WHAT YOU SHOULD DO | If a line in the records contains the string "margin", show that line.

====

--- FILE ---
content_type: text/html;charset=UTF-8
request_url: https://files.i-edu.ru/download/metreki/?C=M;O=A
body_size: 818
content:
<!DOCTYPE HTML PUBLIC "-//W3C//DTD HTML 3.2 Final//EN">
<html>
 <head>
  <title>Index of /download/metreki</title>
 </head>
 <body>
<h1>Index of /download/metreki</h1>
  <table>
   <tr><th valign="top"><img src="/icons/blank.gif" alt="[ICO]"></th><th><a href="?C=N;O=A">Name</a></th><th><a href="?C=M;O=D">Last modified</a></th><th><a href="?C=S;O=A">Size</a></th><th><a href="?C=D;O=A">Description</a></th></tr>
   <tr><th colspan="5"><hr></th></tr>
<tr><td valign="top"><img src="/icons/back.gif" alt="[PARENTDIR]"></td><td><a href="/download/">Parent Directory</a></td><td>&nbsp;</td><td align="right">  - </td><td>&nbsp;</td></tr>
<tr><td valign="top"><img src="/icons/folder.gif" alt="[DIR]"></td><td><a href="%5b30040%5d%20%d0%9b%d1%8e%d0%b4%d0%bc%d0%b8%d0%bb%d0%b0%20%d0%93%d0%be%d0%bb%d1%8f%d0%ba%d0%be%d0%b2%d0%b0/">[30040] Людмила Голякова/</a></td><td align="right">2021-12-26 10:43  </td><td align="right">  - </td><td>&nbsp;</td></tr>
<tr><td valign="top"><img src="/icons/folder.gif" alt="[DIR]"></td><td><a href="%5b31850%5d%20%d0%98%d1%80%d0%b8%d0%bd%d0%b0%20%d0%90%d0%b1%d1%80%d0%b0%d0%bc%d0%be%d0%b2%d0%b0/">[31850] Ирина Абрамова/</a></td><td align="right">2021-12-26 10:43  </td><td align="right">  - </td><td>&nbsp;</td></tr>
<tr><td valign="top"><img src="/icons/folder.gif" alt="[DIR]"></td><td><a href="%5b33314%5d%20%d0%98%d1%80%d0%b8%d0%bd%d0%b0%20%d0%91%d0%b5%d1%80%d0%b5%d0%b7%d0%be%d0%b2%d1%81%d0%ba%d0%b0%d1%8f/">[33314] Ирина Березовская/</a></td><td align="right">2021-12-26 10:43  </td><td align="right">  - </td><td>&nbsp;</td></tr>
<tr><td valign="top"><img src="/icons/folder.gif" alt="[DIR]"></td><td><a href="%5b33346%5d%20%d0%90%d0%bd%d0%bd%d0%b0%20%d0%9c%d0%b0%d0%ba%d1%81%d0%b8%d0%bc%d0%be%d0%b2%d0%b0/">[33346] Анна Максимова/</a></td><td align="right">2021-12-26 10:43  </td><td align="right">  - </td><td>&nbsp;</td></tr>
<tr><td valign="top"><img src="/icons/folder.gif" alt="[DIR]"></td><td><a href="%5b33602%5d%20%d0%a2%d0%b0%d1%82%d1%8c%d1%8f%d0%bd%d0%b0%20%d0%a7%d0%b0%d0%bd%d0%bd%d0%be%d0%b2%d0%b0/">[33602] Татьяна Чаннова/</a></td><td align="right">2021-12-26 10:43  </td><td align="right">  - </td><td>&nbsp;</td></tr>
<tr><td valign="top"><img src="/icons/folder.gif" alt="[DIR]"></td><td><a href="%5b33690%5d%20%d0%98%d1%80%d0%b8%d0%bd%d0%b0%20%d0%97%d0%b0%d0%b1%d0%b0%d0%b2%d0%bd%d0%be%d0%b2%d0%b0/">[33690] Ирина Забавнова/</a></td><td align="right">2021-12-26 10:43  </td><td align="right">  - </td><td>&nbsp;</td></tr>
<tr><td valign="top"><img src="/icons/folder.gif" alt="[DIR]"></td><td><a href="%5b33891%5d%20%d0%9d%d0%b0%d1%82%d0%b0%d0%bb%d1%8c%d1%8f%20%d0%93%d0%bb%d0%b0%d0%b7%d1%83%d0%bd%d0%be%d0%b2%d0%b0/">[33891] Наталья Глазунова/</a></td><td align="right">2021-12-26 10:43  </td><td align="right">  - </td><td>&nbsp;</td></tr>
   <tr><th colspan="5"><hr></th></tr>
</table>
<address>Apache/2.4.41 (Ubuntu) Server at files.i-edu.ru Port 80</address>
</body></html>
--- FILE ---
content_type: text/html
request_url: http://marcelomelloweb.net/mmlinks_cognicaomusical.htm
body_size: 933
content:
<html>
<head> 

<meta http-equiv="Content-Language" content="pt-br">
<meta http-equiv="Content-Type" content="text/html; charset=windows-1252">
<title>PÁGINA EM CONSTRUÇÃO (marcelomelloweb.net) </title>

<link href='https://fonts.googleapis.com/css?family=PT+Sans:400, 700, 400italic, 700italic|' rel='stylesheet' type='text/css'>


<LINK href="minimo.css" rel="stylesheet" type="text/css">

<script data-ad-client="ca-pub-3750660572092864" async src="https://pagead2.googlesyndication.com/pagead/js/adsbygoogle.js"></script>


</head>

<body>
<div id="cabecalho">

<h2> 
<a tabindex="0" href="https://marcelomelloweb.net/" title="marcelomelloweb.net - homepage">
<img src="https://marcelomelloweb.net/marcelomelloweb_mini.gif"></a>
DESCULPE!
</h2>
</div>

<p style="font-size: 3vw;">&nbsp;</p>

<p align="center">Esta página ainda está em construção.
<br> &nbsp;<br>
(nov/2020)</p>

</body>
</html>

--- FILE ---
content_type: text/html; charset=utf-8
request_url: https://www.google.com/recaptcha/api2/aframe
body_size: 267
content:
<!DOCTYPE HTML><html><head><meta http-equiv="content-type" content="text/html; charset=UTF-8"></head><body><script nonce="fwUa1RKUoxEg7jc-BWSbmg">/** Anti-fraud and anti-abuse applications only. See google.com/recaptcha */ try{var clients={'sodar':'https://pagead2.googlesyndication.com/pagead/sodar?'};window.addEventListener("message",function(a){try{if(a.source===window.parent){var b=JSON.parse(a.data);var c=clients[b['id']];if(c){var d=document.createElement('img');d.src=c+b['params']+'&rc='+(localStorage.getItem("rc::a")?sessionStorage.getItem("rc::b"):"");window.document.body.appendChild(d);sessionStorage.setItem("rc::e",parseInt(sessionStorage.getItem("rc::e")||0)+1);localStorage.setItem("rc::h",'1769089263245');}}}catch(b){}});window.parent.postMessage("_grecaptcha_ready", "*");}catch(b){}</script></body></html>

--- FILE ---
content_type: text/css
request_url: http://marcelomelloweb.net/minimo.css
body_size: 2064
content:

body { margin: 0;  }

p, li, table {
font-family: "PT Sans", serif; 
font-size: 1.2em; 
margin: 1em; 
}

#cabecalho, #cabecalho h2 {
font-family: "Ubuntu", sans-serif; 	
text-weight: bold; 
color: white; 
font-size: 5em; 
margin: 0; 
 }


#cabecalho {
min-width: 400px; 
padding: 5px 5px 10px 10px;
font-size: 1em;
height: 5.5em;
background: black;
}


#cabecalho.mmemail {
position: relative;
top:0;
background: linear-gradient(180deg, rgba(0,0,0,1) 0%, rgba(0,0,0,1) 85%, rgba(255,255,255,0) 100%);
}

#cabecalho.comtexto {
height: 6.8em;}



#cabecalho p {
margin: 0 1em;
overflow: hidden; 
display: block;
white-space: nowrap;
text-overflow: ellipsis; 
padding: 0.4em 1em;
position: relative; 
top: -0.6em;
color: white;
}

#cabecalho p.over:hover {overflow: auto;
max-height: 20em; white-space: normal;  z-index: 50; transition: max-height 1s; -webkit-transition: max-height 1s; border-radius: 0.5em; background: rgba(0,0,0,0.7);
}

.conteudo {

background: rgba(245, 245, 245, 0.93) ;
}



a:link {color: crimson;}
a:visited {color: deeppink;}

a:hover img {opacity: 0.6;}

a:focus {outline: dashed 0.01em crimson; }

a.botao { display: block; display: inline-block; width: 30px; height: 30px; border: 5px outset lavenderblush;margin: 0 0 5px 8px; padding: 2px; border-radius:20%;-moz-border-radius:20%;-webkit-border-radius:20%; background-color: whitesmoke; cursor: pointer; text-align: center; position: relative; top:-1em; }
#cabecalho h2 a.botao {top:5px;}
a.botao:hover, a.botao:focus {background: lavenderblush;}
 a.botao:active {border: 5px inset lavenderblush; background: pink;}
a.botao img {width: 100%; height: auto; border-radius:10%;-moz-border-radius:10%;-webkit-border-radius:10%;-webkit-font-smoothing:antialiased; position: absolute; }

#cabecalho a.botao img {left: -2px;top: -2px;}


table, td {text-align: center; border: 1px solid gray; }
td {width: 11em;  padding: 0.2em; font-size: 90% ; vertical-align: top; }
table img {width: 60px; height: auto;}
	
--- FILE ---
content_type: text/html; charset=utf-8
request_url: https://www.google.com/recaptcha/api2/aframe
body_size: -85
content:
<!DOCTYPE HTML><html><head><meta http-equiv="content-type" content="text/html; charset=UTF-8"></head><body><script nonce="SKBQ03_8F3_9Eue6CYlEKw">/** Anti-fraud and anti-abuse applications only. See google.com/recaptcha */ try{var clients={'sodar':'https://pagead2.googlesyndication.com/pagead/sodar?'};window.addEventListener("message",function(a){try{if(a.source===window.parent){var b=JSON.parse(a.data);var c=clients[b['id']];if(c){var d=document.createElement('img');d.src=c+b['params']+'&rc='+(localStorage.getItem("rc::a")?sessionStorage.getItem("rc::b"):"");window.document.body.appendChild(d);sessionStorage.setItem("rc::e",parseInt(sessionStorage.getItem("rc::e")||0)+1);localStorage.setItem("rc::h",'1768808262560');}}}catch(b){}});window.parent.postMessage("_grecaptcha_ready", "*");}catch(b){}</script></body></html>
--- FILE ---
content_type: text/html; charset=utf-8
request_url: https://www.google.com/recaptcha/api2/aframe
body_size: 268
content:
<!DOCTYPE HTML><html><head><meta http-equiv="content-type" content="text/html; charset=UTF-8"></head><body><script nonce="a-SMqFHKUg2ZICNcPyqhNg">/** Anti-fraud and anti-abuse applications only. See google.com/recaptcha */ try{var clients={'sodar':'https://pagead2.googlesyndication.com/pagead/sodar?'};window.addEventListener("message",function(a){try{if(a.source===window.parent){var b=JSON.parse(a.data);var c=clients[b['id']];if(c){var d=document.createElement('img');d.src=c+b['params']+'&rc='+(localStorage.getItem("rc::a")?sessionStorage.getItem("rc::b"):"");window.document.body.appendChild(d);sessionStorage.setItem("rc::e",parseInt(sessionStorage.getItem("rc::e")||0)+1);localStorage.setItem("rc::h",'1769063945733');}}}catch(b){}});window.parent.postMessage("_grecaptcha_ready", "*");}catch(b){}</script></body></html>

====

ANSWER FOR THE TASK |
body { margin: 0;  }
margin: 1em; 
margin: 0; 
margin: 0 1em;
a.botao { display: block; display: inline-block; width: 30px; height: 30px; border: 5px outset lavenderblush;margin: 0 0 5px 8px; padding: 2px; border-radius:20%;-moz-border-radius:20%;-webkit-border-radius:20%; background-color: whitesmoke; cursor: pointer; text-align: center; position: relative; top:-1em; }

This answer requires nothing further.